• **Work required**
The data below should be copied out exactly, with its pictures omitted.
[Opening The data section]
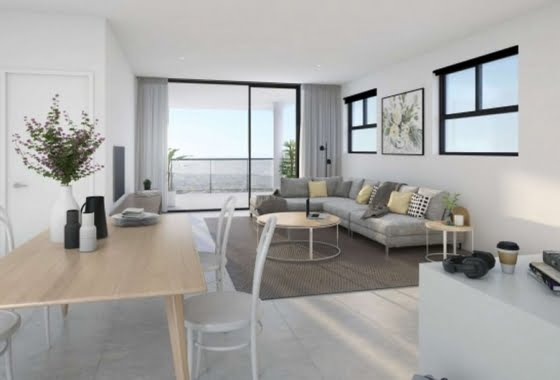 living room at CURIO | WISE GURU - Dr Andrew Unterweger
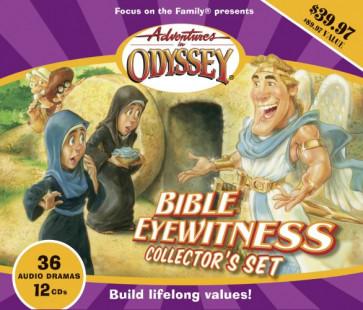 Bible Eyewitness Collector's Set - CD-Audio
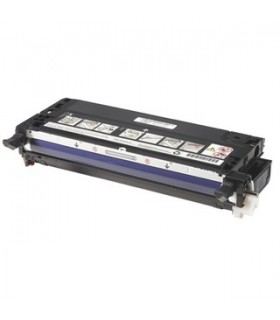 toner compatible Xerox Phaser 6180 negro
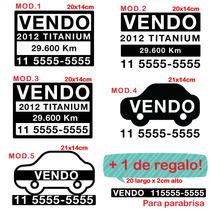 Cartel Calco Vinilo Vendo Auto 25cm + 1 De Regalo!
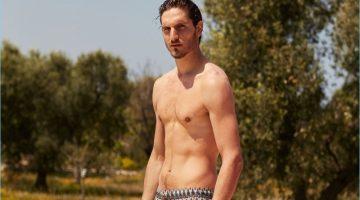 Swim Squad: Rodolphe Zanforlini Embraces Summer Style Goals with Matches Fashion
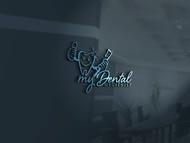 myDentalHygienist Logo - Entry #51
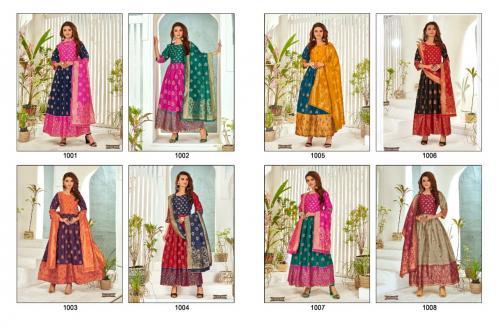 Rahul Nx Minakari Gown 1001-1008 Price - 5360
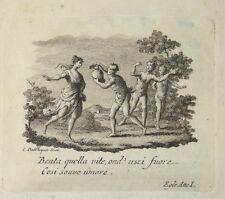 PARNASO ITALIANO - figur. 1786 - TASSO - Aminta - Alceo - Zatta - vignette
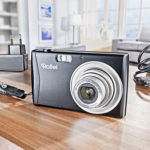 Rollei Compactline 750 Digitalkamera im Angebot » Kaufland 8.6.2015 - KW 24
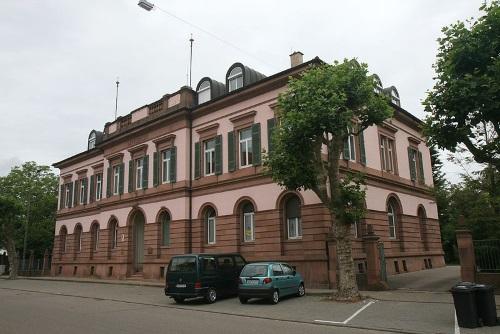 Kenzingen-Amtsgericht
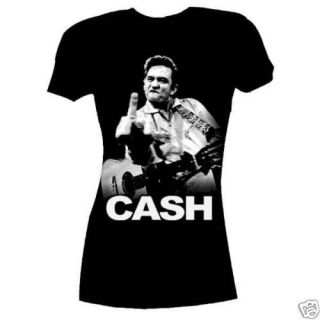 New Johnny Cash Folsom Concert Flip Middle Finger Ladies Women T shirt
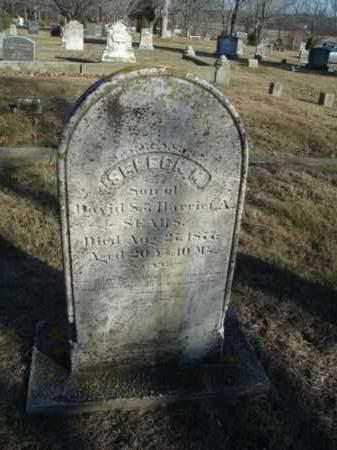 SEARS, SELECK MATHEWS - Barnstable County, Massachusetts | SELECK MATHEWS SEARS - Massachusetts Gravestone Photos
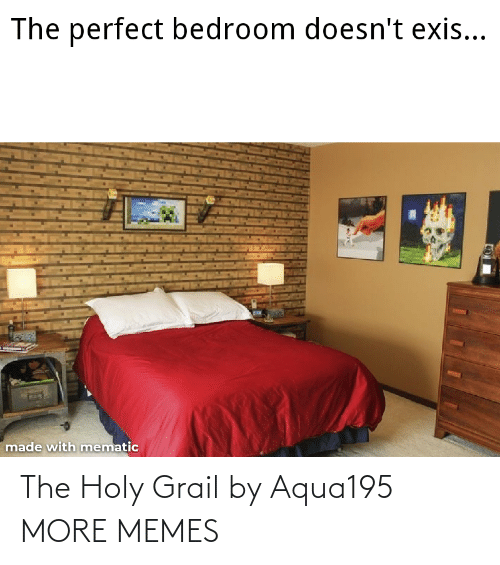 Dank, Memes, and Target: The Holy Grail by Aqua195 MORE MEMES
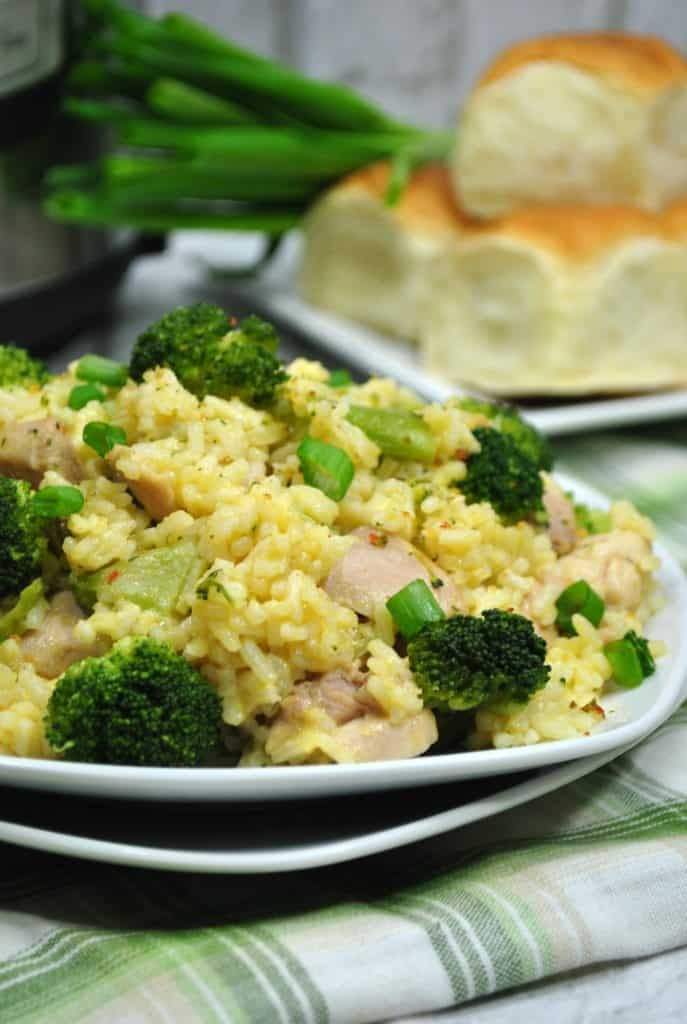 Instant Pot Chicken Broccoli and Rice Bake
[Closing The data section]
• **Task output**
 living room at CURIO | WISE GURU - Dr Andrew Unterweger
 Bible Eyewitness Collector's Set - CD-Audio
 toner compatible Xerox Phaser 6180 negro
 Cartel Calco Vinilo Vendo Auto 25cm + 1 De Regalo!
 Swim Squad: Rodolphe Zanforlini Embraces Summer Style Goals with Matches Fashion
 myDentalHygienist Logo - Entry #51
 Rahul Nx Minakari Gown 1001-1008 Price - 5360
 PARNASO ITALIANO - figur. 1786 - TASSO - Aminta - Alceo - Zatta - vignette
 Rollei Compactline 750 Digitalkamera im Angebot » Kaufland 8.6.2015 - KW 24
 Kenzingen-Amtsgericht
 New Johnny Cash Folsom Concert Flip Middle Finger Ladies Women T shirt
 SEARS, SELECK MATHEWS - Barnstable County, Massachusetts | SELECK MATHEWS SEARS - Massachusetts Gravestone Photos
 Dank, Memes, and Target: The Holy Grail by Aqua195 MORE MEMES
 Instant Pot Chicken Broccoli and Rice Bake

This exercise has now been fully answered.